Mongodb – Can one database affect the performance of another in MongoDB

mongodbperformance

We have a fairly beefy server (15 GB RAM, 2 cores) running a reasonably large MongoDB instance. The Mongo instance hosts two separate databases that communicate via application code. The larger database (let's call it DB1) contains on the order of 100 million records with more being added all the time.

The second DB (let's call it DB2) contains about 10 million records and grows much more slowly (there are a lot of writes, but most are updates).

Recently, we noticed that reads on DB2 have become ridiculously slow, taking up to 2-3 minutes to simply loop through about a 1000 records. On profiling the query, it looks like the right indexes are set and are being used, but that the performance for some as-yet unknown reason has completely fallen off a cliff.

Considering that DB2 doesn't grow much, could this be because DB1 is affecting the performance (maybe by competing for RAM)?
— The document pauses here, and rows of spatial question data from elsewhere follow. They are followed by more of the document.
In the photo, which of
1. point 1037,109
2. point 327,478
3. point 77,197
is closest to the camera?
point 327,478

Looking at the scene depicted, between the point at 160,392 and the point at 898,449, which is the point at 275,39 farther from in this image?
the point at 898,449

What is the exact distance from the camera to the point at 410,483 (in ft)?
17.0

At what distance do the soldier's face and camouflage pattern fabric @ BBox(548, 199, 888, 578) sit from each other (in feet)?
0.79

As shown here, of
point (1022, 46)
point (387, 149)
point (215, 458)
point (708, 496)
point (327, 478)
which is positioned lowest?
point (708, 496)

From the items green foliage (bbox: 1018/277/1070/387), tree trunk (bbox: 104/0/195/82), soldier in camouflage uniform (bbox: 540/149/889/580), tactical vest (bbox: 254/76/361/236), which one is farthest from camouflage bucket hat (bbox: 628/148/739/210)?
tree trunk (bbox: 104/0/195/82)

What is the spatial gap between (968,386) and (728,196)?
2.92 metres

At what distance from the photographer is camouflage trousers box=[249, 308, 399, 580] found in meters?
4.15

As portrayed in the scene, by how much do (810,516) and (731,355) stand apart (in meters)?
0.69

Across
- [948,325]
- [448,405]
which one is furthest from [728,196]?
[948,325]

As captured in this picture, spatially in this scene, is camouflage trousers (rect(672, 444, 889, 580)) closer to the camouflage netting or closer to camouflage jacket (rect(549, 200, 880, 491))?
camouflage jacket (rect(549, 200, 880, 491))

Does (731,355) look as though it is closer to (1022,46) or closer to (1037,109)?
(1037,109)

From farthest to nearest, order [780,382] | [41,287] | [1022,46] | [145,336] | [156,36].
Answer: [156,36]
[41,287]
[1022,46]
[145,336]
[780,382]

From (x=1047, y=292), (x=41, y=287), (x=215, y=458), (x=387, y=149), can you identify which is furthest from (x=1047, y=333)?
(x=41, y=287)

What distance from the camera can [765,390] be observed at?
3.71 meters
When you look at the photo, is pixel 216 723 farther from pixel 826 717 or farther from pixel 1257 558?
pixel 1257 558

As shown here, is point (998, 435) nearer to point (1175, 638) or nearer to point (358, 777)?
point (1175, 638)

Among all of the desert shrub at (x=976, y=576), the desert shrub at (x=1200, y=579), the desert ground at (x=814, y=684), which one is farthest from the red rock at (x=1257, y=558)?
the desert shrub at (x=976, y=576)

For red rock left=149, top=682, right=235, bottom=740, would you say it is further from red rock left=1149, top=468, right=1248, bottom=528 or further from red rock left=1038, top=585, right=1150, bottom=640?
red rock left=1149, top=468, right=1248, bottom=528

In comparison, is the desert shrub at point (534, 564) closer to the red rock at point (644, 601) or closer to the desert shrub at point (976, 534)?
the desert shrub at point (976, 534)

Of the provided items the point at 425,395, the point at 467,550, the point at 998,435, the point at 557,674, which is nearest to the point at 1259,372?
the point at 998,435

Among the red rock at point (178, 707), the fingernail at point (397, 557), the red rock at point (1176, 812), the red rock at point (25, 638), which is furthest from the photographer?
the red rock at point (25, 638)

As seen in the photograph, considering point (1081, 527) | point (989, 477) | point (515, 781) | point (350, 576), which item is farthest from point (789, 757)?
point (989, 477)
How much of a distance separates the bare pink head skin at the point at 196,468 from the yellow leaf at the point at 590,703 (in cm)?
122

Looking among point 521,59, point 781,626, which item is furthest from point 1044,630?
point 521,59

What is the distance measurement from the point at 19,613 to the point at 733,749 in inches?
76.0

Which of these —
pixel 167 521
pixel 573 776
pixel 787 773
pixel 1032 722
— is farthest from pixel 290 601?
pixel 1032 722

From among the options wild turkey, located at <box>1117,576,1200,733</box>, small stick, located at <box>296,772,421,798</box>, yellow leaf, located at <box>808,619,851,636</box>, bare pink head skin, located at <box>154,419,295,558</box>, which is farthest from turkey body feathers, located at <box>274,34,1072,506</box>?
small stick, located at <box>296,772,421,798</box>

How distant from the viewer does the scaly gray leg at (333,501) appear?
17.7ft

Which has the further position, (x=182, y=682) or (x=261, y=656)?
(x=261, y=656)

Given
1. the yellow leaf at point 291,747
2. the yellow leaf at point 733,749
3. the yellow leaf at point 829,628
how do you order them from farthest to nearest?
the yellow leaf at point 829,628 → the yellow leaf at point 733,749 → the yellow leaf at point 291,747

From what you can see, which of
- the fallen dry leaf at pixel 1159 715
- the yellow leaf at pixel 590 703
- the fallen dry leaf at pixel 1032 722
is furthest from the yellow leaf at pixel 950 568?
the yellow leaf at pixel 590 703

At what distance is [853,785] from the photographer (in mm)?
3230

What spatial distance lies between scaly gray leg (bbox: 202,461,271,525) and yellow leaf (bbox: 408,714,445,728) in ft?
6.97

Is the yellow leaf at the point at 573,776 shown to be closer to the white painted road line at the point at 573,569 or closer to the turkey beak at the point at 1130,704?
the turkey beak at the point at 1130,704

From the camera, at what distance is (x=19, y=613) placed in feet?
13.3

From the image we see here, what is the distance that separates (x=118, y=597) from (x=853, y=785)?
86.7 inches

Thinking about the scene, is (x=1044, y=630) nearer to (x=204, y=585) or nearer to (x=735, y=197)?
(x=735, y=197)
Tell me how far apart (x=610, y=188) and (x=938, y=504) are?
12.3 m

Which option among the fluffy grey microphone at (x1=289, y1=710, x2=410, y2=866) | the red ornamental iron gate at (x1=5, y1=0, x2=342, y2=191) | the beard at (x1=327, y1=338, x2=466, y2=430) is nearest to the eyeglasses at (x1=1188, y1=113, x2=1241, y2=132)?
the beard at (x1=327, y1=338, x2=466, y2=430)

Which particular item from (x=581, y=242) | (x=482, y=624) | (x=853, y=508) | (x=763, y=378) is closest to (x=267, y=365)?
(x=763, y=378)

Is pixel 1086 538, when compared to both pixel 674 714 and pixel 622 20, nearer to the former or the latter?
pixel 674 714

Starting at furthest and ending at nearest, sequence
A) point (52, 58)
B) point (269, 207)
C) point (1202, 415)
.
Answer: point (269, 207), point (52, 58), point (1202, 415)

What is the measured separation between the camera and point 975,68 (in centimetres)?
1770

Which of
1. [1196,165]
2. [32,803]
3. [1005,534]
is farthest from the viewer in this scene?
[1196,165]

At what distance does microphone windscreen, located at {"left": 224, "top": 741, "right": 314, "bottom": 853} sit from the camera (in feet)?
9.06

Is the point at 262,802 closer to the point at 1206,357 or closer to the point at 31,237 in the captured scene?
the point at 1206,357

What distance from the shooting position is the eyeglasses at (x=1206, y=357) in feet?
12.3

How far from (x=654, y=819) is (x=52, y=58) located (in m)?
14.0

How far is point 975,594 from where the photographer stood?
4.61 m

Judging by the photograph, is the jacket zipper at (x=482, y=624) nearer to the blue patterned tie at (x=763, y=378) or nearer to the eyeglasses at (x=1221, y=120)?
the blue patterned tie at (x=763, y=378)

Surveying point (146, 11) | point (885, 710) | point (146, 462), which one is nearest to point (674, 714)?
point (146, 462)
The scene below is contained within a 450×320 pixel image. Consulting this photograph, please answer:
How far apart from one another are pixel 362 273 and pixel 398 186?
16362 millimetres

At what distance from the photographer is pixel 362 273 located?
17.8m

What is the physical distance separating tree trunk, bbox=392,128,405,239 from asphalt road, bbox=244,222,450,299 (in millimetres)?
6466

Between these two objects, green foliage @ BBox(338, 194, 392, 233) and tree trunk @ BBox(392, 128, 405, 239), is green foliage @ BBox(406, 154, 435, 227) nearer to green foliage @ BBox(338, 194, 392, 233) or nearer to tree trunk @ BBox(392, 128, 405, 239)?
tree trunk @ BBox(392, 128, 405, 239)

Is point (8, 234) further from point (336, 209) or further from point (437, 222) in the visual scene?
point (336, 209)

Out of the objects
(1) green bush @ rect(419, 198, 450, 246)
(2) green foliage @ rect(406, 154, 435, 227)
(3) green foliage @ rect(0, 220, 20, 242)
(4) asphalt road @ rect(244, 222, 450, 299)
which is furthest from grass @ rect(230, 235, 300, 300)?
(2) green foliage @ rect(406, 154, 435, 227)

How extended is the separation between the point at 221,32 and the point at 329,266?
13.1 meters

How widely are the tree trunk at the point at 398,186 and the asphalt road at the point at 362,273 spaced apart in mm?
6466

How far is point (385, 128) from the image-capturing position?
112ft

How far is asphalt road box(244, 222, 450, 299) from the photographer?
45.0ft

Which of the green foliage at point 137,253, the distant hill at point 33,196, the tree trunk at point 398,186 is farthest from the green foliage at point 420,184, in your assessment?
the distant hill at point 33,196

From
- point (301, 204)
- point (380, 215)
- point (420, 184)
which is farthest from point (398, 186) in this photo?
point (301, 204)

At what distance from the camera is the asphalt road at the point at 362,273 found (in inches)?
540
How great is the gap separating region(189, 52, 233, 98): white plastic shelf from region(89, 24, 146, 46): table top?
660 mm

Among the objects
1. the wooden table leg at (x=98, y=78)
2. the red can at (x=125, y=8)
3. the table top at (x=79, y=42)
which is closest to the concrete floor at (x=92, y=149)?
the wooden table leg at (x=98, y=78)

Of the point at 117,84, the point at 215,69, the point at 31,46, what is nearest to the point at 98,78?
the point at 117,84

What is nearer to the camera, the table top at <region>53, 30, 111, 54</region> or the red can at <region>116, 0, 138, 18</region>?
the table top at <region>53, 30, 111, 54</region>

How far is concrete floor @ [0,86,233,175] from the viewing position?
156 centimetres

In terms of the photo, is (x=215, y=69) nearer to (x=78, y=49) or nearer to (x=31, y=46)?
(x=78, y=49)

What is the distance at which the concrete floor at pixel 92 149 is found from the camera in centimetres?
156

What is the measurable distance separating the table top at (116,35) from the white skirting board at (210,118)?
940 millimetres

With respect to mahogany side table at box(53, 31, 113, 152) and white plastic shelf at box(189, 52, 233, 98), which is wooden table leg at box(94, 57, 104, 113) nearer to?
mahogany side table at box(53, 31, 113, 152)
Is there a more direct mechanism for two databases to interfere with each other?

I'm trying to identify the bottleneck here, so any pointers in the right direction would be much appreciated.

I should also note that while DB1's performance has also degraded a bit, it hasn't completely fallen off a cliff like DB2.

Best Answer

I can add, that WiredTiger and mongo 3.2.11 will not help you. Theoretically it hasn't global locks, but in practice I have a bit more beefier server (12 core, 96GB RAM) and two databases. DB1 is in production (it is only 300GB in size, so mostly in RAM) and DB2 which I prepare for next release.

Surprisingly, found that mass updates and deletes on DB2 (also 300GB), even in one thread (one console or java application) make regular indexed queries on DB1 run for 5-10 SECONDS.

When I stop all activity on DB2 it returns to 3-400ms.

In other topics I've read that deleting by unindexed field might lead to such behaviour, but unfortunately, not in my case. I update/delete by "_id" and still performance is terrible.